**** Source extract
Cats - Unsupervised! · rcphillips.github.io

Hello Everyone!

For the first project conducted exclusively for this blog, I wanted to work on something near and dear to my heart. Cats.

ripley

Where did this data come from?

If you haven't heard, https://toolbox.google.com/datasetsearch is awesome.

As I often do when exposed to a new tool, I typed in "cat" to see what would happen.

In so doing, I was rewarded with the Cat Personality Dataset from https://data.unisa.edu.au/Dataset.aspx?DatasetID=271178

Published in March 2018, this is a FIFTY-TWO item dataset quantifying the personality of 2802 cats.

They are from Australia and New Zealand, but I am going to assume no major differences at this point.
********
§ **Set task A**
According to the blog post, how many cats' personalities does the Cat Personality Dataset quantify?
**** Data listing
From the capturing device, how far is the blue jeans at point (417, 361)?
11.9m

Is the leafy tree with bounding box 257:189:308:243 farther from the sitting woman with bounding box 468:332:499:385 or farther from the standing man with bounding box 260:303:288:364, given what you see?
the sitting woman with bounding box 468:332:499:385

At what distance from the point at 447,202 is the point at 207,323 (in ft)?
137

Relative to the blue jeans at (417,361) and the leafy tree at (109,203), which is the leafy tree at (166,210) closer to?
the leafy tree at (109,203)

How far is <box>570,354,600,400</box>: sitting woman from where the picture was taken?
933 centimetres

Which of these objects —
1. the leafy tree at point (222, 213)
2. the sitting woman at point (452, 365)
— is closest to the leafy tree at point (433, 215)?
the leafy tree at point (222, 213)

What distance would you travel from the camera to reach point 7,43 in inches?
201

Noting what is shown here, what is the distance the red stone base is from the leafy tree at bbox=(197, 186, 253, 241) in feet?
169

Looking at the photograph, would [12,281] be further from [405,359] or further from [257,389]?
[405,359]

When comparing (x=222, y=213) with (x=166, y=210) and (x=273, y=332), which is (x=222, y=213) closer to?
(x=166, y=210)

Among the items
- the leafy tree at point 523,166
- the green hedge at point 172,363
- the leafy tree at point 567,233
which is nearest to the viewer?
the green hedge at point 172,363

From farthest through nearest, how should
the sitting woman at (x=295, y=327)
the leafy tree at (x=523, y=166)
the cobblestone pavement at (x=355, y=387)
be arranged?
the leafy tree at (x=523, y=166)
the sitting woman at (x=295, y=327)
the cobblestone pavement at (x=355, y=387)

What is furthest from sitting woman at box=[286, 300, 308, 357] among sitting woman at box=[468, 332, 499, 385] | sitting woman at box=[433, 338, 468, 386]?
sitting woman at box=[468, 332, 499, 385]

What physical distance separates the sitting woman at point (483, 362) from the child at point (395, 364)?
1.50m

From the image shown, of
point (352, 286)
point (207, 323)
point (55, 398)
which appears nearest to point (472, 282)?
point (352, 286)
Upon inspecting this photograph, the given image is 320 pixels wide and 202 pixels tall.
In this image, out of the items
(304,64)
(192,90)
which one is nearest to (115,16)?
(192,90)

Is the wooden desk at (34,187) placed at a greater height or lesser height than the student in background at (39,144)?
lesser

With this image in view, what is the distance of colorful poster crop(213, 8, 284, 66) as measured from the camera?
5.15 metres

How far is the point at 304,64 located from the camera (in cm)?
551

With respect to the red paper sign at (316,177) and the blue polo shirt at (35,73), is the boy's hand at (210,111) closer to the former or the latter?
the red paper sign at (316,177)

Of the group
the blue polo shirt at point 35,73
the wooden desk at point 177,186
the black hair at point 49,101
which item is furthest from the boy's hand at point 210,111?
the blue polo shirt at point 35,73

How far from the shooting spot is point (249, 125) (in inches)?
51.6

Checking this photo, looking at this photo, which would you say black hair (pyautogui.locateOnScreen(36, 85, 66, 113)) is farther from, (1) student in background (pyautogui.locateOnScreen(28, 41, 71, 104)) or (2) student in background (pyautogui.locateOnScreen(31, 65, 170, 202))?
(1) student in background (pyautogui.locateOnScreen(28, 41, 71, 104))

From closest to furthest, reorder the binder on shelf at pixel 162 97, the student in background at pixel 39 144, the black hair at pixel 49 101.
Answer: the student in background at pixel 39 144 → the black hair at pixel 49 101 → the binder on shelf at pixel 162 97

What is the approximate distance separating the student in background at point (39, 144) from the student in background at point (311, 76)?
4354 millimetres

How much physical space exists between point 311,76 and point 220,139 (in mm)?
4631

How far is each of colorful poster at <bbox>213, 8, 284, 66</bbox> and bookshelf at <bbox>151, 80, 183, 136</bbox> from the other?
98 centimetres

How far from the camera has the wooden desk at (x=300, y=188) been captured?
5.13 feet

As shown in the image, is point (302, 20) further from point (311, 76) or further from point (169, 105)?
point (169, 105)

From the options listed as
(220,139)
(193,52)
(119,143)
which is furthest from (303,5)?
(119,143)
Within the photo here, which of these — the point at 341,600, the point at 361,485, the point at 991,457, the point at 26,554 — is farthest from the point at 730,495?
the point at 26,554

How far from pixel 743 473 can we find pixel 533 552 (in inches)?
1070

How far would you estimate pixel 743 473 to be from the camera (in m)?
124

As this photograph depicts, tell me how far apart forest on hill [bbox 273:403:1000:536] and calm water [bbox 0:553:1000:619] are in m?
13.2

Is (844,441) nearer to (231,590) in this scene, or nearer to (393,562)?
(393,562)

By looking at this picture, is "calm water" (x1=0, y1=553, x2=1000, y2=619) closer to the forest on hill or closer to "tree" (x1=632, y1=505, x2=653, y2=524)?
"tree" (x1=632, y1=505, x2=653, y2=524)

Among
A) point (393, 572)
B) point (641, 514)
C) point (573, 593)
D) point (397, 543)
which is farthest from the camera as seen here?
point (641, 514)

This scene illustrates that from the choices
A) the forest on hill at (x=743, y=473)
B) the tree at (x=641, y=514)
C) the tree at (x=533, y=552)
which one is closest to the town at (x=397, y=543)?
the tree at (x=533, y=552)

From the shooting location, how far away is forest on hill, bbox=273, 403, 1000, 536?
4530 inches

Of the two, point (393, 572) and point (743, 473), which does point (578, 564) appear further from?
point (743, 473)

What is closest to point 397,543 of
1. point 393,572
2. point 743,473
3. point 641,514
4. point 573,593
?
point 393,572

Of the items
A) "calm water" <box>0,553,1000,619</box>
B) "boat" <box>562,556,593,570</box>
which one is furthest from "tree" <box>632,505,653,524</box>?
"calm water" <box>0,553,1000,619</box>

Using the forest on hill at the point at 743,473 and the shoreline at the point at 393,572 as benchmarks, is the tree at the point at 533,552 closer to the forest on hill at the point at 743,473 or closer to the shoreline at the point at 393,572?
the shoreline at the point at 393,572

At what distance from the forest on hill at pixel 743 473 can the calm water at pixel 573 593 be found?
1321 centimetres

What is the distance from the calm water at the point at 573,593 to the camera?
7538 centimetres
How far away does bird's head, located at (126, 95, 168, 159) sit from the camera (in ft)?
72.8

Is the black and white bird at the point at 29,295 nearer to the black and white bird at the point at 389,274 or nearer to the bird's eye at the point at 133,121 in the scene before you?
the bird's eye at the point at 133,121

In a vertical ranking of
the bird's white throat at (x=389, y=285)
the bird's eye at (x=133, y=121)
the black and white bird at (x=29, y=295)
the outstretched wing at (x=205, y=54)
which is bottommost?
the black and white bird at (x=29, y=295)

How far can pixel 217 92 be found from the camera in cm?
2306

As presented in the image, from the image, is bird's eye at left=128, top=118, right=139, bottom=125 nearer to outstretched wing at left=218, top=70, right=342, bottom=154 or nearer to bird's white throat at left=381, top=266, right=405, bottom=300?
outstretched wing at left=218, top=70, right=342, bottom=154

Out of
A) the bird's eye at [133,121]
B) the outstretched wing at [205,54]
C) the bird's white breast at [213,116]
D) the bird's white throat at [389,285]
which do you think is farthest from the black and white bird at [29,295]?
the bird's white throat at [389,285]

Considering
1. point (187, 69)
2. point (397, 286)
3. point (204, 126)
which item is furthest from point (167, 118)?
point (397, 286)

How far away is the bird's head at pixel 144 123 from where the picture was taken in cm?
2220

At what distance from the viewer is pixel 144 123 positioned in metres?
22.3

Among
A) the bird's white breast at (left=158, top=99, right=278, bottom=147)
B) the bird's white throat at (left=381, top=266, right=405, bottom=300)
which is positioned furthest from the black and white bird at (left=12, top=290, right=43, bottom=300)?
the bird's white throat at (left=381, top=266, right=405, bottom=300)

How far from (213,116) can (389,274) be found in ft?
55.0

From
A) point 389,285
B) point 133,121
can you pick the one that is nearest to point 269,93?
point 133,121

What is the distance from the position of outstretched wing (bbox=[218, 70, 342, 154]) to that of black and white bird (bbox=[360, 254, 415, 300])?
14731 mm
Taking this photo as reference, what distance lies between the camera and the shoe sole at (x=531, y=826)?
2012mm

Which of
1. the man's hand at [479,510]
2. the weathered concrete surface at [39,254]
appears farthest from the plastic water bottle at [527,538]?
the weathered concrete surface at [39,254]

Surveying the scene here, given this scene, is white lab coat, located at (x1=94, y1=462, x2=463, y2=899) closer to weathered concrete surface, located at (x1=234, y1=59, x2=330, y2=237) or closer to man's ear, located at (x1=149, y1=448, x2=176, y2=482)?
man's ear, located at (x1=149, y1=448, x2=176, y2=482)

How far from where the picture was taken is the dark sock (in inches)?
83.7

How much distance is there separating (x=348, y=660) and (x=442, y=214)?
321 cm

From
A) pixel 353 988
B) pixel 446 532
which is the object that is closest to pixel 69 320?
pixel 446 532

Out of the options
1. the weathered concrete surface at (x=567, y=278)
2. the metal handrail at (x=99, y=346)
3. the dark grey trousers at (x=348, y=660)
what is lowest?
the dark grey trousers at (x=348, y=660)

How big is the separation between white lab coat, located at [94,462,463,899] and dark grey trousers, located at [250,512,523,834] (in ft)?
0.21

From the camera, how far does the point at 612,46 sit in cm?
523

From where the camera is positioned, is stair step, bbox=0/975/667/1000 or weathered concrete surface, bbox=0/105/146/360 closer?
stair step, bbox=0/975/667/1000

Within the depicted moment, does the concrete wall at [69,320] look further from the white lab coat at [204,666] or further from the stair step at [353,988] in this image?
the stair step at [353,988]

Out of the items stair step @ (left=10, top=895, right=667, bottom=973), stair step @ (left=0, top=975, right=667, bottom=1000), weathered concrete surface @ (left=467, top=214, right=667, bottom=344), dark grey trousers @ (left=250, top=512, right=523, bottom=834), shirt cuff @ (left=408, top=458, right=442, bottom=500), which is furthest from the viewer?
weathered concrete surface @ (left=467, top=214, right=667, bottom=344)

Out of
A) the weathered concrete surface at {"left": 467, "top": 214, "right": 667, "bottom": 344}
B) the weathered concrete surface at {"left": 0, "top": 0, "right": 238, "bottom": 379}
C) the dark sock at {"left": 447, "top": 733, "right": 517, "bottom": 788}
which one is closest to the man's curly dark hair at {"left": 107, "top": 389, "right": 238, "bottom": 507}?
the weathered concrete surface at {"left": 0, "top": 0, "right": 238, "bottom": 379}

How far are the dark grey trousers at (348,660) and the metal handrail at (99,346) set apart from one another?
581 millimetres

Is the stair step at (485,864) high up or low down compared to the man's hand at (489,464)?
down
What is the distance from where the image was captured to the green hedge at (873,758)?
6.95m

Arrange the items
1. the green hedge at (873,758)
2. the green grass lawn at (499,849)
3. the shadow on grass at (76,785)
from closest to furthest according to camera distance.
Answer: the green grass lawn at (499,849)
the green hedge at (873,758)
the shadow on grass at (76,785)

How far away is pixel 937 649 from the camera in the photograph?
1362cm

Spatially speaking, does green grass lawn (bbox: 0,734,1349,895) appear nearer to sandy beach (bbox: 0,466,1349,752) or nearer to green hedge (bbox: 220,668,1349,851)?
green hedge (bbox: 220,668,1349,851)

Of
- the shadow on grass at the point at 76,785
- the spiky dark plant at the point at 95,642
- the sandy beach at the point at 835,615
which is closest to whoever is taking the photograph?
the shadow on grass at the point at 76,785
********
§ **Set task B**
List every line of the listing that contains the word "binder".

§ **Full answer A**
2802 cats

§ **Full answer B**
From closest to furthest, reorder the binder on shelf at pixel 162 97, the student in background at pixel 39 144, the black hair at pixel 49 101.
Answer: the student in background at pixel 39 144 → the black hair at pixel 49 101 → the binder on shelf at pixel 162 97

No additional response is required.